### What is required
Revise the listing from the line with "What gap separates" through the end of the listing, changing "asphalt road" to "paved road" and keeping everything else the same. Return only those lines and leave the pictures out.

[start]

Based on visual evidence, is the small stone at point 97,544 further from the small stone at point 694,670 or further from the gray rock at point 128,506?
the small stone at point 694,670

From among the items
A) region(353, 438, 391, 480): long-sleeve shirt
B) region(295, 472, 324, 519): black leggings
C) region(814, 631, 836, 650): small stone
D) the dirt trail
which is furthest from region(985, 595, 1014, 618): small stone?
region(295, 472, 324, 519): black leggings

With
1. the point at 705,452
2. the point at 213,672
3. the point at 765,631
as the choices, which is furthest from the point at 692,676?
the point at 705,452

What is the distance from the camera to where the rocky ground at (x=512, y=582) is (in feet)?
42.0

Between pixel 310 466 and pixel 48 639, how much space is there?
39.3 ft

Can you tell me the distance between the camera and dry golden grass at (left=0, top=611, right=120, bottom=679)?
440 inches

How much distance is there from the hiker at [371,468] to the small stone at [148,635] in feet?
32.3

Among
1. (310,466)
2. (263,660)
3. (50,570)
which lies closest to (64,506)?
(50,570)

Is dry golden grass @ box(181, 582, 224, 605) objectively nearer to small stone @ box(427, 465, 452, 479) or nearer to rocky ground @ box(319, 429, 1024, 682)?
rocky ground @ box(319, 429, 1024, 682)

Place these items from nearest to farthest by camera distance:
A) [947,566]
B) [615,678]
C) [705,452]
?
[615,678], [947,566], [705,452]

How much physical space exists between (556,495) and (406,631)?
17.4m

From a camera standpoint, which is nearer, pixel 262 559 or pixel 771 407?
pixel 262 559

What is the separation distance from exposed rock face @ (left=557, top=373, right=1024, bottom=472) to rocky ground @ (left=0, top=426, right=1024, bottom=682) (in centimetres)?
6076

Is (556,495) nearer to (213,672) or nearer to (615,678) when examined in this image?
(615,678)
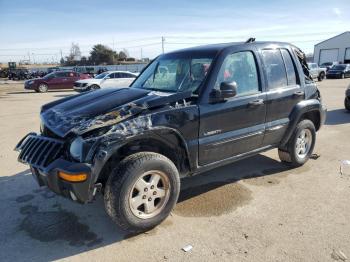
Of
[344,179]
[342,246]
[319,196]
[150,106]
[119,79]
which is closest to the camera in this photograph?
[342,246]

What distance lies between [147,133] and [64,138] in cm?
85

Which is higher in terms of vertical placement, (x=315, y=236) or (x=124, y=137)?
(x=124, y=137)

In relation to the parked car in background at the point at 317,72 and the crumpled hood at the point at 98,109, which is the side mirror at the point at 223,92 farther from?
the parked car in background at the point at 317,72

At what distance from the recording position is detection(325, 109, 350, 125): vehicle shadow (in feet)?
30.8

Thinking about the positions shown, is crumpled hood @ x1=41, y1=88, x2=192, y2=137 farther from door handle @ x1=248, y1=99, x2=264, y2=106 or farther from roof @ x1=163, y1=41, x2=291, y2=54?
door handle @ x1=248, y1=99, x2=264, y2=106

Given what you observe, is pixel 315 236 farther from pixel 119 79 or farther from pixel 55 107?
pixel 119 79

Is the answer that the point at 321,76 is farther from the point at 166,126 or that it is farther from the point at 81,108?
the point at 81,108

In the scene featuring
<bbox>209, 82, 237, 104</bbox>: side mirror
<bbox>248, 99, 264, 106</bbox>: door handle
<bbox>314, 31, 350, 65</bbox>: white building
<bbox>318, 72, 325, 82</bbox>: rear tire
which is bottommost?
<bbox>318, 72, 325, 82</bbox>: rear tire

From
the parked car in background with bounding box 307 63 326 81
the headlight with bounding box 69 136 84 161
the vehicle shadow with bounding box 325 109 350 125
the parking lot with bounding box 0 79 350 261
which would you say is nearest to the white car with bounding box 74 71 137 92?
the vehicle shadow with bounding box 325 109 350 125

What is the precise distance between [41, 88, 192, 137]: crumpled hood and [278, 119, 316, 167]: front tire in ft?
7.36

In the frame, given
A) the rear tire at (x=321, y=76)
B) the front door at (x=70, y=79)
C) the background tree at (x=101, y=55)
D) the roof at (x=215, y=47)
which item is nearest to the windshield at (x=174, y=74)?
the roof at (x=215, y=47)

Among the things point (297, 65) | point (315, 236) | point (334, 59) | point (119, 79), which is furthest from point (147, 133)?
point (334, 59)

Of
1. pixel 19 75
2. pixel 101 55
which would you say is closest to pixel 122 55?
pixel 101 55

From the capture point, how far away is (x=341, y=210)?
402 cm
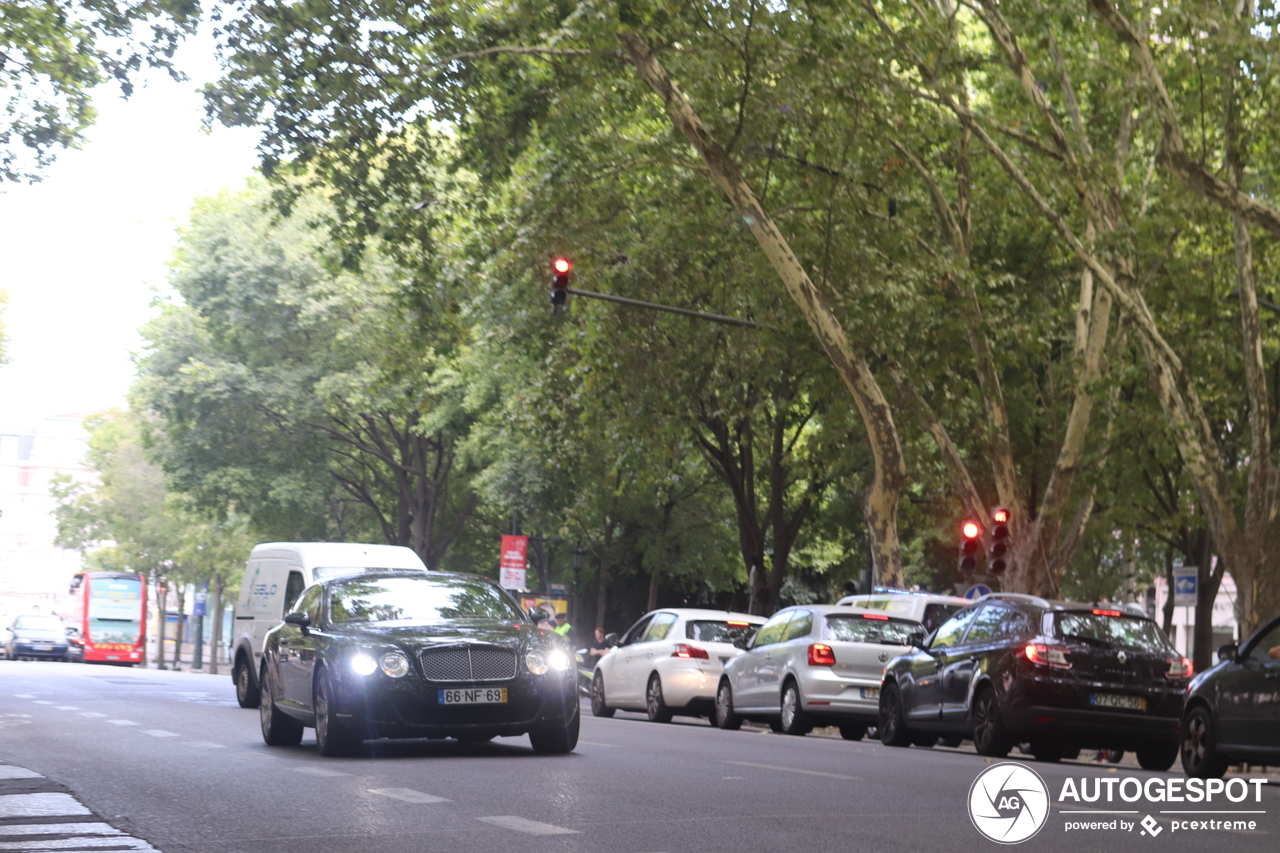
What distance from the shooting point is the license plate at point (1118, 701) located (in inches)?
652

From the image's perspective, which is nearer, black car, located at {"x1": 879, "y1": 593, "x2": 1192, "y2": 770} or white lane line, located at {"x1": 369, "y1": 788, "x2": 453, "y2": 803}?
white lane line, located at {"x1": 369, "y1": 788, "x2": 453, "y2": 803}

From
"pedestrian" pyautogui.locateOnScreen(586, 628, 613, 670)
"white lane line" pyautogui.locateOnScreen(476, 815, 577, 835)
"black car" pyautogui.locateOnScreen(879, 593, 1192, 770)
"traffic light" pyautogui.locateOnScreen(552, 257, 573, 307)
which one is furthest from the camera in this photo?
"pedestrian" pyautogui.locateOnScreen(586, 628, 613, 670)

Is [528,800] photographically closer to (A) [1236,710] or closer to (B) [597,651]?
(A) [1236,710]

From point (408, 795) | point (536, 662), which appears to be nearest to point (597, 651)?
point (536, 662)

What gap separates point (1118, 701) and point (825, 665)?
466 cm

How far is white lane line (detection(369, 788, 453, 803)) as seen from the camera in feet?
33.2

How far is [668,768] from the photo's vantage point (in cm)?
1298

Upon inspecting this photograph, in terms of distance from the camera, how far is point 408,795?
1040 centimetres

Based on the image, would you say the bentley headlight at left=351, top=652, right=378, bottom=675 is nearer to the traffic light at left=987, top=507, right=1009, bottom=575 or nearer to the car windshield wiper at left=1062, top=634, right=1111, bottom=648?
the car windshield wiper at left=1062, top=634, right=1111, bottom=648

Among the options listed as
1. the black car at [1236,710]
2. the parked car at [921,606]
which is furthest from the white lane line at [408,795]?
the parked car at [921,606]

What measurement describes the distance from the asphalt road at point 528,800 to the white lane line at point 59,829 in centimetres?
1

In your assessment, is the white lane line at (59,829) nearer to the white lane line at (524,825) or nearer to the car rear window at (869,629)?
the white lane line at (524,825)

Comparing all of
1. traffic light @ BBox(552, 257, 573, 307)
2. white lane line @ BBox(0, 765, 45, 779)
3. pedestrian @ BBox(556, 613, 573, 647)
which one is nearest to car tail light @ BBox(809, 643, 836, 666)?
traffic light @ BBox(552, 257, 573, 307)

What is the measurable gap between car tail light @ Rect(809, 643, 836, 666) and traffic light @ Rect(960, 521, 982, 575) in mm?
5959
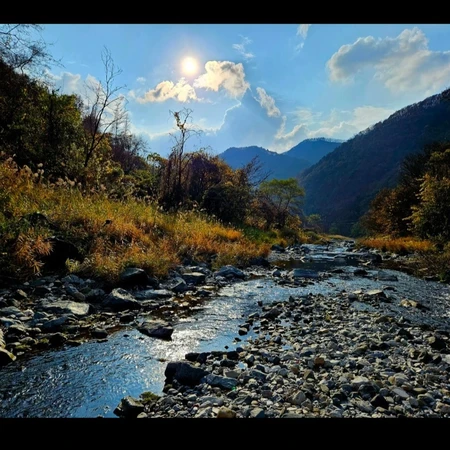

[end]

### Result of this exercise
What gap separates point (1118, 701) and point (825, 665)?
466 cm

How far is white lane line (detection(369, 788, 453, 803)) as seen from the camera in feet?
33.2

How far is [668,768] from the photo's vantage point (in cm)?
1298

Upon inspecting this photograph, in terms of distance from the camera, how far is point 408,795?
1040 centimetres

Based on the image, would you say the bentley headlight at left=351, top=652, right=378, bottom=675 is nearer to the traffic light at left=987, top=507, right=1009, bottom=575 or nearer to the car windshield wiper at left=1062, top=634, right=1111, bottom=648?
the car windshield wiper at left=1062, top=634, right=1111, bottom=648

Among the options listed as
1. the black car at [1236,710]
2. the parked car at [921,606]
which is furthest from the white lane line at [408,795]?
the parked car at [921,606]

What measurement describes the distance from the paved road at point 528,800 to the white lane line at point 59,829 in centimetres?
1

In your assessment, is the white lane line at (59,829) nearer to the white lane line at (524,825) or nearer to the car rear window at (869,629)?
the white lane line at (524,825)

Comparing all of
1. traffic light @ BBox(552, 257, 573, 307)
2. white lane line @ BBox(0, 765, 45, 779)
3. pedestrian @ BBox(556, 613, 573, 647)
which one is nearest to car tail light @ BBox(809, 643, 836, 666)?
traffic light @ BBox(552, 257, 573, 307)

What is the measurable gap between car tail light @ Rect(809, 643, 836, 666) and traffic light @ Rect(960, 521, 982, 575) in mm?
5959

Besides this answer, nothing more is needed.